### TEXT:
# # # #
In general, Southern English accents are distinguished from Northern English accents primarily by not using the short a in words such as "bath". In the south-east, the broad A is normally used before a //f//, //s// or //θ//: words such as "cast" and "bath" are pronounced //kɑːst/, /bɑːθ// rather than //kæst/, /bæθ//. This sometimes occurs before //nd//: it is used in "command" and "demand" but not in "brand" or "grand".

In the south-west, an //aː// sound is used in these words but also in words that take //æ// in RP; there is no trap–bath split but both are pronounced with an extended fronted vowel.

Accents originally from the upper class speech of the London–Oxford–Cambridge triangle are particularly notable as the basis for RP.

Southern English accents have three main historical influences:
1. London accent, Cockney in particular
2. Received Pronunciation
3. Southern rural accents (such as West Country, Kent and East Anglian)

Relatively recently, the first two have increasingly influenced southern accents outside London via social class mobility and the expansion of London. From some time during the 19th century, middle and upper middle classes began to adopt affectations, including the RP accent, associated with the upper class. In the late 20th and 21st century other social changes, such as middle class RP-speakers forming an increasing component of rural communities, have accentuated the spread of RP. The South East coast accents traditionally have several features in common with the West Country; for example, rhoticity and the a: sound in words such as bath, cast, etc. However, the younger generation in the area is more likely to be non-rhotic and use the London/East Anglian A: sound in bath.

After the Second World War, about one million Londoners were relocated to new and expanded towns throughout the south east, bringing with them their distinctive London accent.

During the 19th century distinct dialects of English were recorded in Sussex, Surrey and Kent. These dialects are now extinct or nearly extinct due to improved communications and population movements.

===South West England===

The West Country dialects and accents are the English dialects and accents used by much of the indigenous population of South West England, the area popularly known as the West Country.

This region encompasses Bristol, Cornwall, Devon, Dorset and Somerset, while Gloucestershire, Herefordshire and Wiltshire are usually also included, although the northern and eastern boundaries of the area are hard to define and sometimes even wider areas are encompassed. The West Country accent is said to reflect the pronunciation of the Anglo-Saxons far better than other modern English Dialects.

In the nearby counties of Berkshire, Oxfordshire, Hampshire and the Isle of Wight, it was possible to encounter comparable accents and, indeed, distinct local dialects until perhaps the 1960s. There is now limited use of such dialects amongst older people in local areas. Although natives of such locations, especially in western parts, can still have West Country influences in their speech, the increased mobility and urbanisation of the population have meant that local Berkshire, Oxfordshire, Hampshire and Isle of Wight dialects (as opposed to accents) are today essentially extinct.
# # # #
### REQUIRED WORK:
1. In the text on Southern English accents, about how many Londoners moved to new and expanded towns in the south east after the Second World War?
2. Write a continuation of the text on Southern English accents, starting after its final sentence.

### DATA EXCERPT:
# # # #
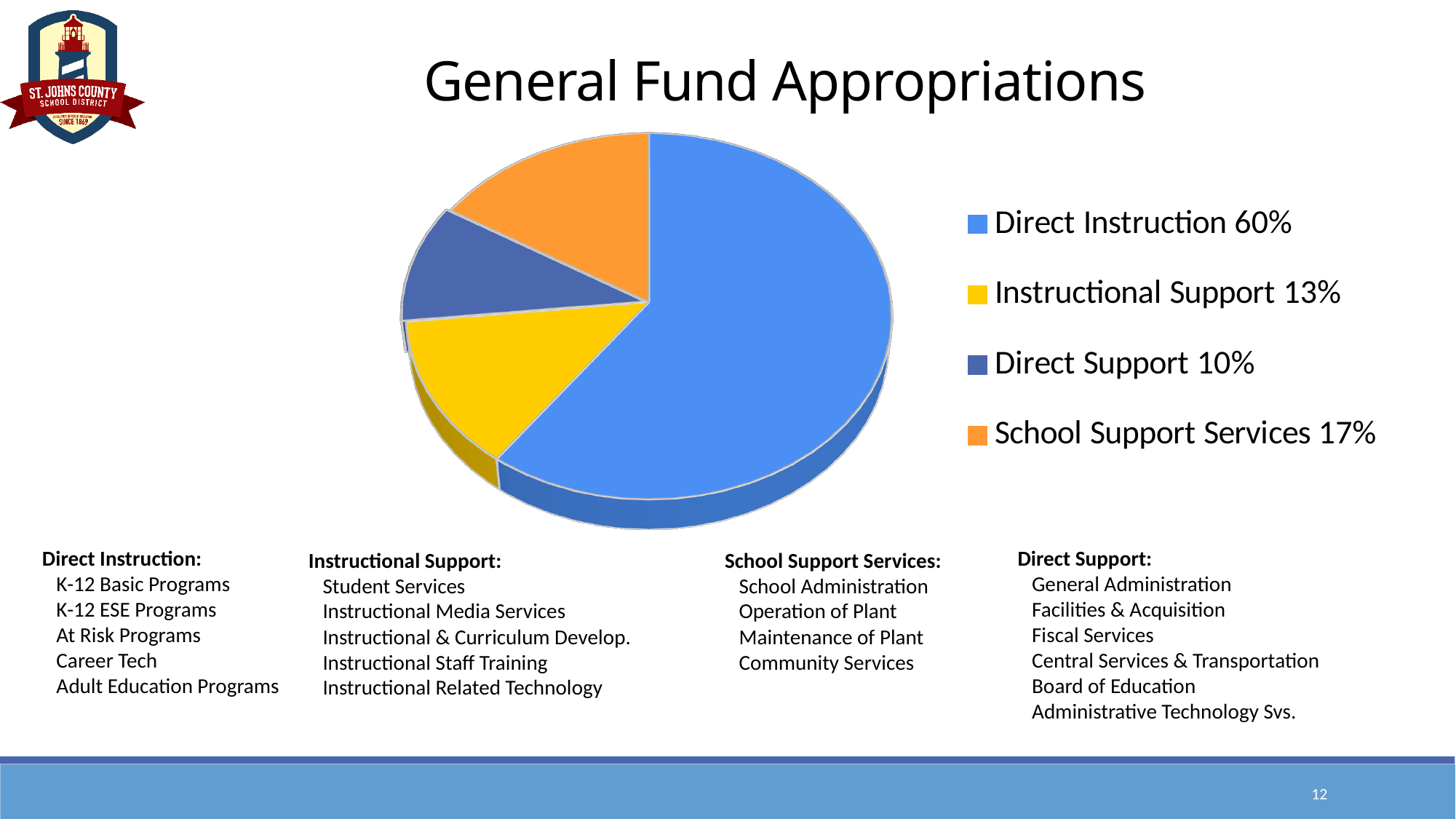
What share of General Fund Appropriations goes to Direct Support? 10% What kind of chart is shown on the slide? pie chart Which category has the smallest share of the pie? Direct Support Which category has the largest share of the pie? Direct Instruction What is the title of the chart? General Fund Appropriations What colour is the Instructional Support slice? yellow How many slices does the pie chart have? 4 Which is larger, the share for School Support Services or the share for Instructional Support? School Support Services What share of General Fund Appropriations goes to School Support Services? 17% What share of General Fund Appropriations goes to Direct Instruction? 60% What is the difference in percentage points between Direct Instruction and School Support Services? 43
# # # #
### ANSWERS BY ITEM NUMBER:
1. About one million.

2.
Academically the regional variations are considered to be dialectal forms. The Survey of English Dialects captured manners of speech across the West Country that were just as different from Standard English as anything from the far North. Close proximity has completely different languages such as Cornish, which is a Celtic language related to Welsh, and more closely to Breton. The Cornish dialect of English spoken in Cornwall by Cornish people is to some extent influenced by Cornish grammar, and often includes words derived from the language.

===Norfolk===
The Norfolk dialect is spoken in the traditional county of Norfolk and areas of north Suffolk. The group FOND (Friends of Norfolk Dialect) was formed to record the county's dialect and to provide advice for TV companies using the dialect in productions.

East Anglian dialect is also spoken in areas of Cambridgeshire. It is characterised by the use of /[ei]/ for //iː// in FLEECE words.

===Midlands===
- As in the North, Midlands accents generally do not use a broad A, so that cast is pronounced /[kast]/ rather than the /[kɑːst]/ pronunciation of most southern accents. The northern limit of the /[ɑː]/ in many words crosses England from mid-Shropshire to The Wash, passing just south of Birmingham.
- Additionally, just like the North, most accents in the Midlands lack the foot–strut split, with words containing /[ʌ]/ like strut or but being pronounced with /[ʊ]/, without any distinction between putt and put.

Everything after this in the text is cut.